Given a functions g(t,T) and Q(t,T) such that
$g(t,T) = - \frac{\partial}{\partial T} \ln Q(t,T)$,
$Q(T,T) = 1 = Q(t,t)$,
T>0 and
$t \in [0,T]$
Does it follow that $Q(t,T) = exp(-\int_{t}^{T} g(t,u) du)$?

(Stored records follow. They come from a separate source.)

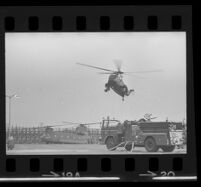 Helicopter lands near a fire engine and another helicopter, already landed, near Century Plaza during President Johnson's visit, 1967.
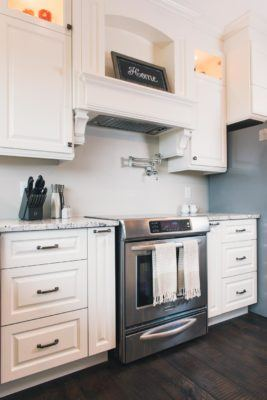 Range surrounded by white custom cabinets with pullouts and decorative range hood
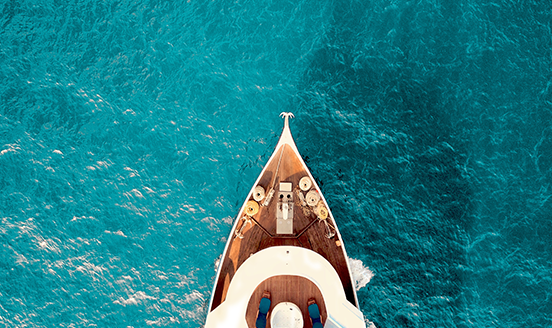 Front of boat sailing across blue waters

My professor gives an argument that suggests it is so, but a different way I tried suggested the instead we have $Q(t,T) = \pm exp(-\int_{t}^{T} g(t,u) du)$. Who is right? What is the flaw in the wrong one's reasoning?
My professor's:
$g(t,u) = - \frac{\partial}{\partial u} \ln Q(t,u)$
$\int_{t}^{T} g(t,u) du = \int_{t}^{T} - \frac{\partial}{\partial u} \ln Q(t,u) du$
$\int_{t}^{T} g(t,u) du = \int_{t}^{T} - \frac{\partial}{\partial u} \ln Q(t,u) du$
$- \int_{t}^{T} g(t,u) du = \ln Q(t,T) - \ln Q(t,t)$
$- \int_{t}^{T} g(t,u) du = \ln Q(t,T)$
$e^{- \int_{t}^{T} g(t,u) du} = Q(t,T)$
QED
Mine:
$g(t,u) = - \frac{\partial}{\partial u} \ln Q(t,u)$
$\int_{t}^{T} g(t,u) du = \int_{t}^{T} - \frac{\partial}{\partial u} \ln Q(t,u) du$
$- \int_{t}^{T} g(t,u) du = - \int_{t}^{T} - \frac{\partial}{\partial u} \ln Q(t,u) du$
$- \int_{t}^{T} g(t,u) du = \int_{t}^{T} \frac{\partial}{\partial u} \ln Q(t,u) du$
$- \int_{t}^{T} g(t,u) du = \int_{t}^{T} \frac{\partial}{\partial u} Q(t,u) / Q(t,u) du$
Let
$v = Q(t,u)$
$dv = \frac{\partial}{\partial u} Q(t,u)$
$- \int_{t}^{T} g(t,u) du = \ln |Q(t,T)/ Q(t,t)|$
$- \int_{t}^{T} g(t,u) du = \ln |Q(t,T)|$
$e^{- \int_{t}^{T} g(t,u) du} = |Q(t,T)|$
$\pm e^{- \int_{t}^{T} g(t,u) du} = Q(t,T)$
QED
P.S. g and Q are stochastic, and it is assumed we can swap integral and derivative (if even relevant).
The solution
$$Q(t,T) = - \exp \left( - \int_t^T g(t,u) \, du \right)$$
does not satisfy the initial conditions $Q(T,T) = q(t,t)=1$. Obviously,
$$Q(t,t) = Q(T,T)=-1.$$